10 p.m.: Utah closes. The Beehive State is as close to a sure thing as there is for Romney. But will it be enough to counter the potential storyline of a McCain sweep in the east and Midwest? Utah is a small state and heavily Mormon so Romney might not get the credit for winning it that he would have otherwise.
11 p.m.: California, the state we've all been waiting for all night, finally closes its polling places. California once looked like a lock for Clinton and McCain but no longer.
On the Democratic side, Obama has made up ground rapidly and enters Election Day with a 50-50 chance of carrying the state. There are really two fights at work in the Golden State. The first is the practical fight for delegates, a battle that seems almost certain to end in something close to a draw due to the proportional manner of winning delegates by congressional district and the differing areas of strength for Clinton and Obama. The second, and perhaps more important fight, is one of perception. California is by far the biggest Super Tuesday state. Combine that with the fact it is the only state with polls that close at 11 p.m. and it's easy to conclude that the eyes of the political world -- and the average voter as well -- will be directly on it from 11 p.m. on. A victory here will leave a strong impression before we all go to bed and get ready to sift through the Super Tuesday detritus on Hangover Wednesday.

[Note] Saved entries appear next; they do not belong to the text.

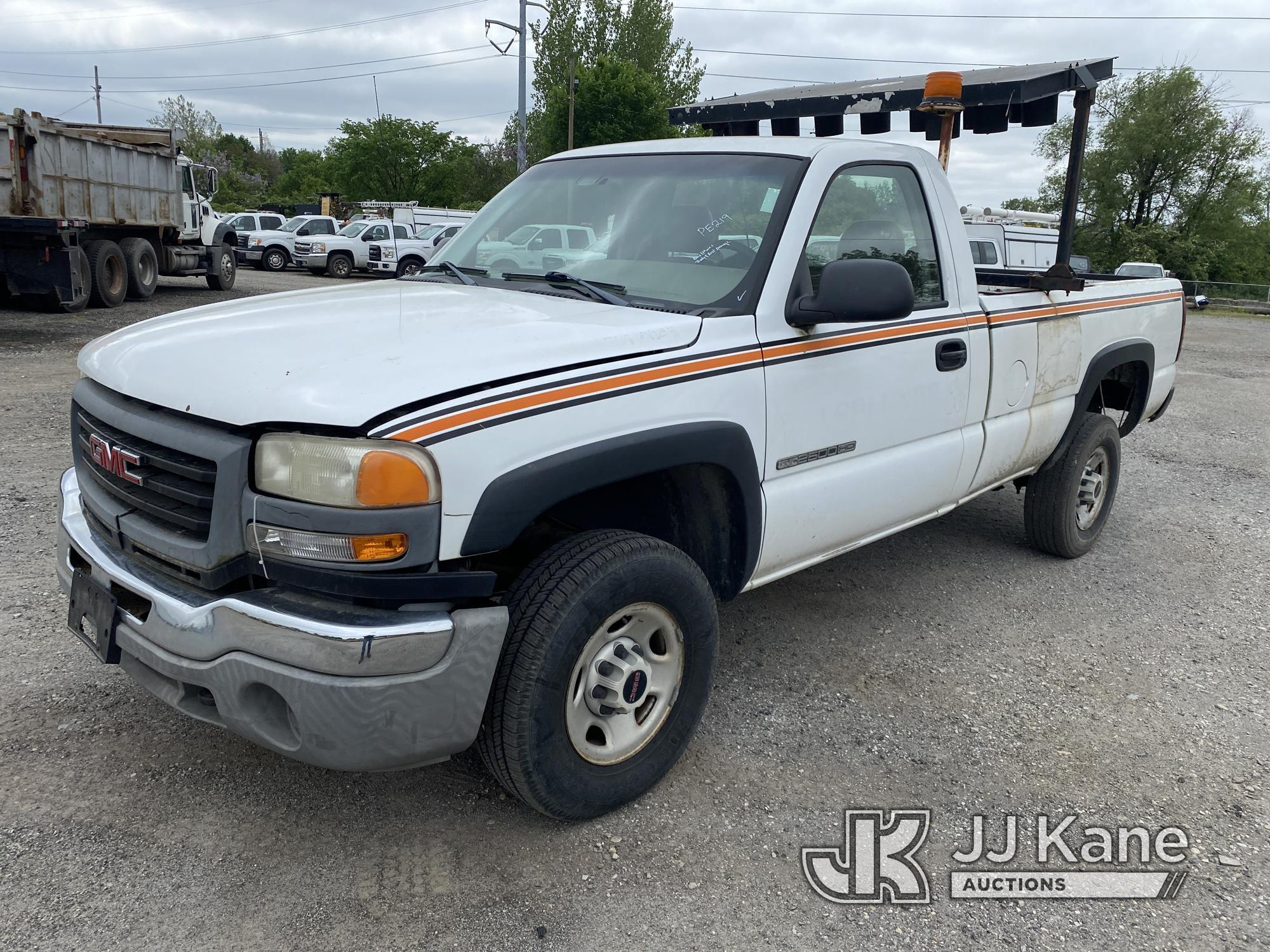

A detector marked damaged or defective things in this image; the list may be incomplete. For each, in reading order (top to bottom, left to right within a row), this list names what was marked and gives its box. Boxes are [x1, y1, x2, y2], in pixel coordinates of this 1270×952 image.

cracked hood [78, 279, 701, 429]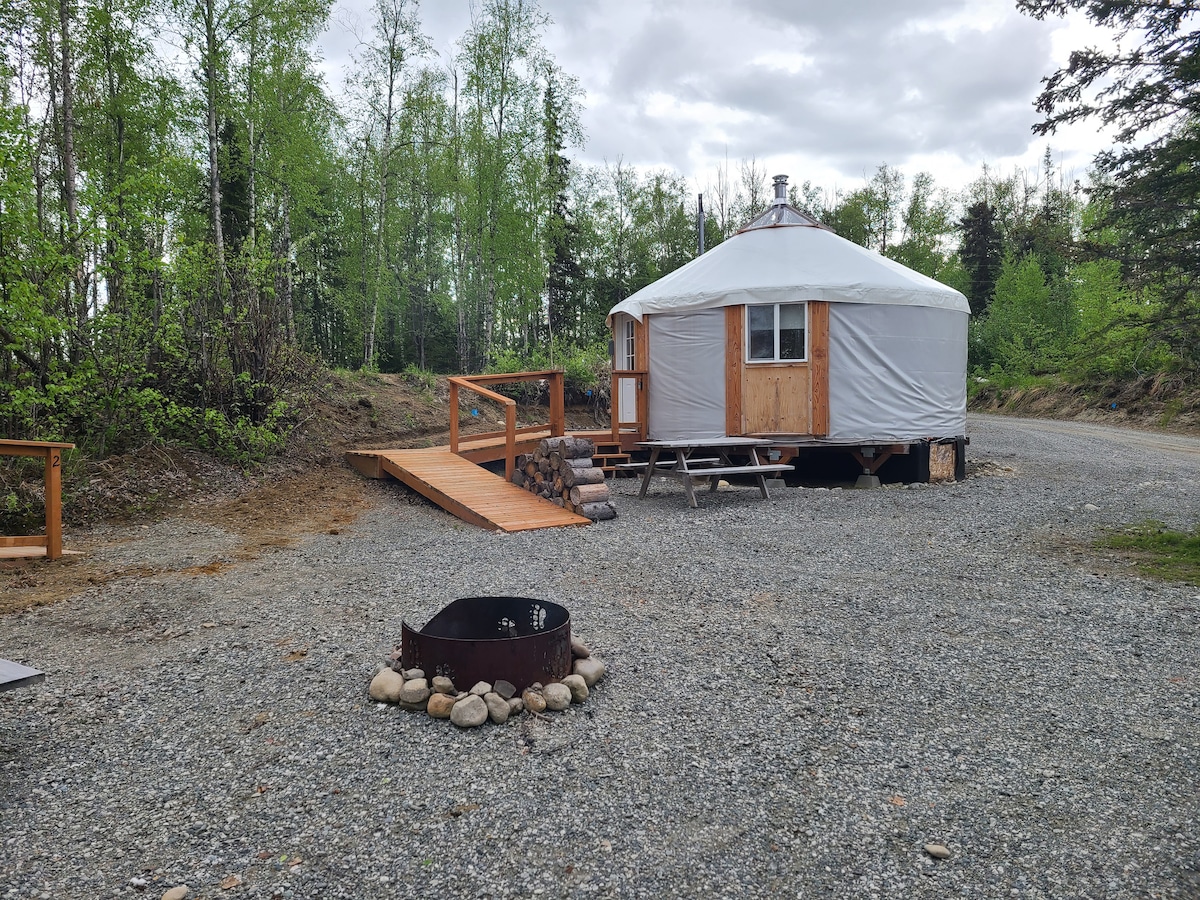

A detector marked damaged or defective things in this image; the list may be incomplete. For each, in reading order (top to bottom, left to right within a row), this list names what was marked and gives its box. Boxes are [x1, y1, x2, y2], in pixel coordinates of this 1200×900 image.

rusty metal fire ring [400, 600, 573, 696]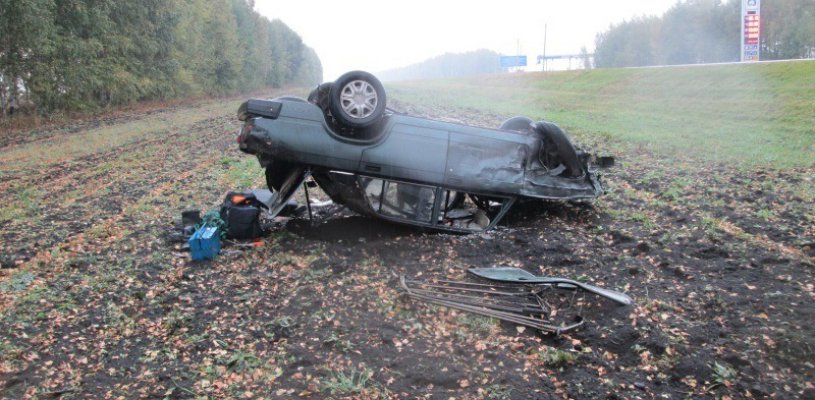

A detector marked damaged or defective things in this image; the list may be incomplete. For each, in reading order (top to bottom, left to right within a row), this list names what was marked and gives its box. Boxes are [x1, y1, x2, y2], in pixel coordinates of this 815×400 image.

overturned car [236, 70, 612, 233]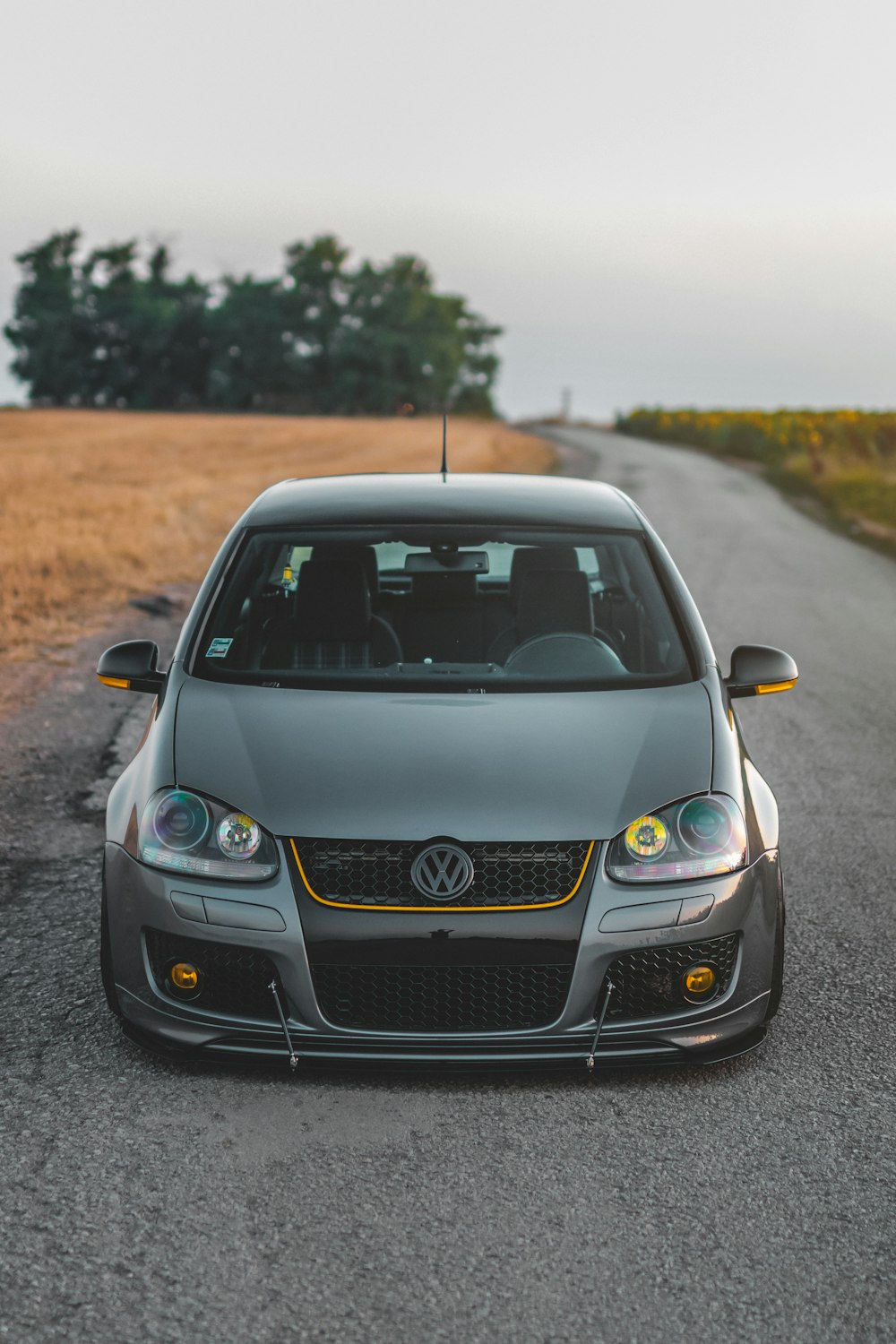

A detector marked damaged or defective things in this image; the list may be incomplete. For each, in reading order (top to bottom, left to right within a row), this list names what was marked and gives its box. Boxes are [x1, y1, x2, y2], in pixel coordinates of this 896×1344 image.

cracked asphalt [0, 434, 892, 1344]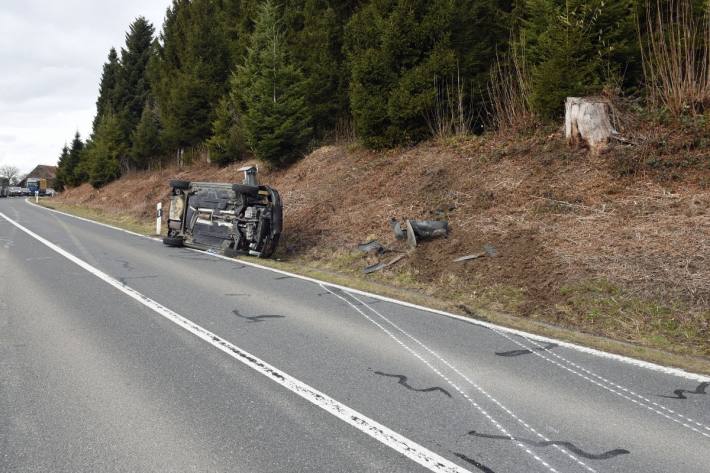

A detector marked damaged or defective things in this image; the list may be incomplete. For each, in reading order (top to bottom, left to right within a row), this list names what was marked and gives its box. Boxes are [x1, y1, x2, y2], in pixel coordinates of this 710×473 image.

overturned car [163, 164, 282, 256]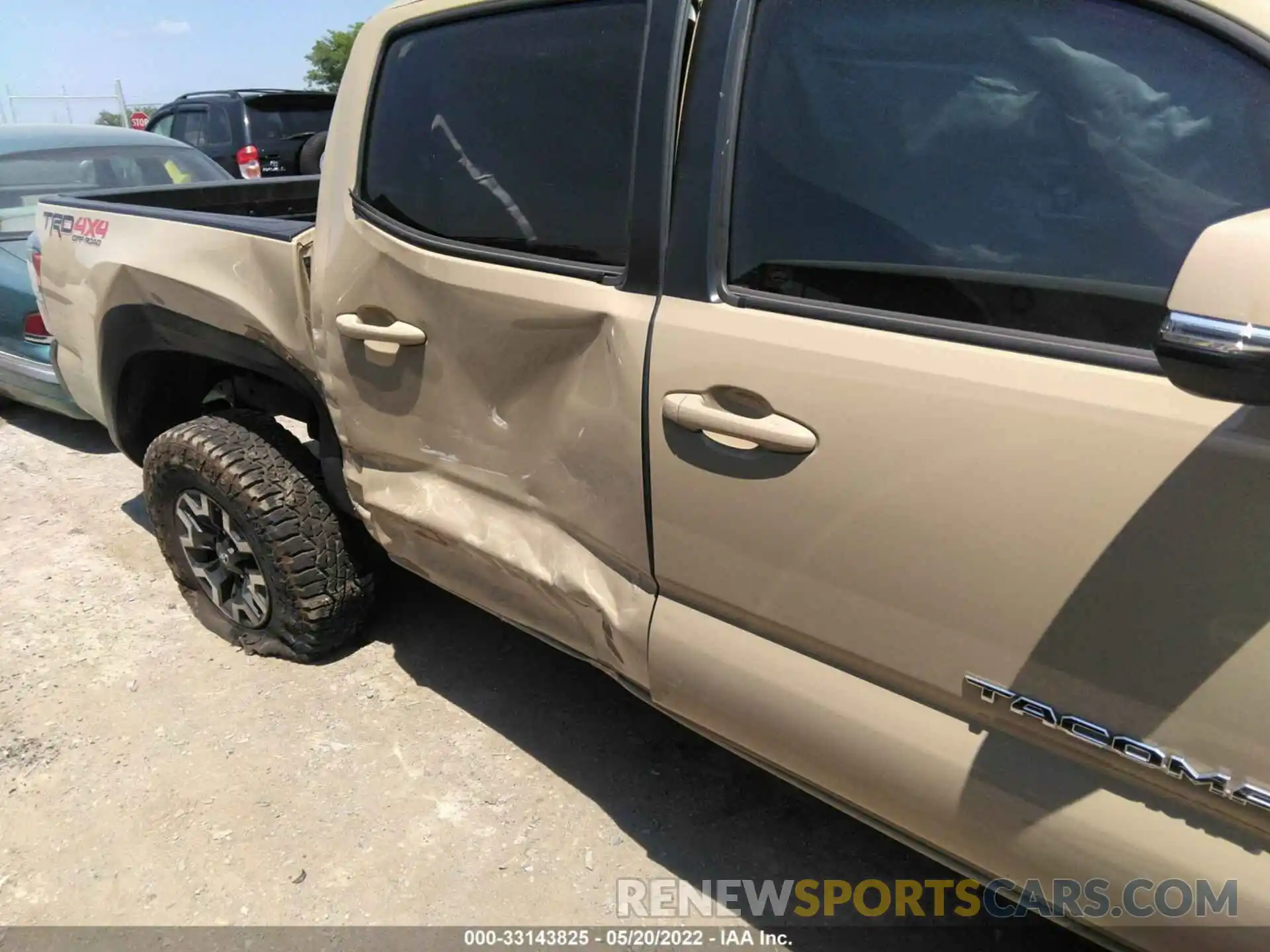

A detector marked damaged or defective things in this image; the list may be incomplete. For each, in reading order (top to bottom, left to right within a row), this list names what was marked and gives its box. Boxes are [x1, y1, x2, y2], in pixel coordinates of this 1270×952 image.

dented truck door [308, 0, 681, 690]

California is similarly important on the Republican side. Against all odds, Romney is surprisingly competitive with McCain in the state and winning here would make up for a lot of losses by the former Massachusetts governor earlier in the night. As we wrote above, Romney needs to find a way to claim a symbolic victory or two tonight to justify continuing on, and California provides his best chance at doing just that. Even if Romney loses three quarters of the other 21 states on the Republican map tonight, a win in California allows him to make the case that the contest continues on because the largest state in the union decided he is still in the ring.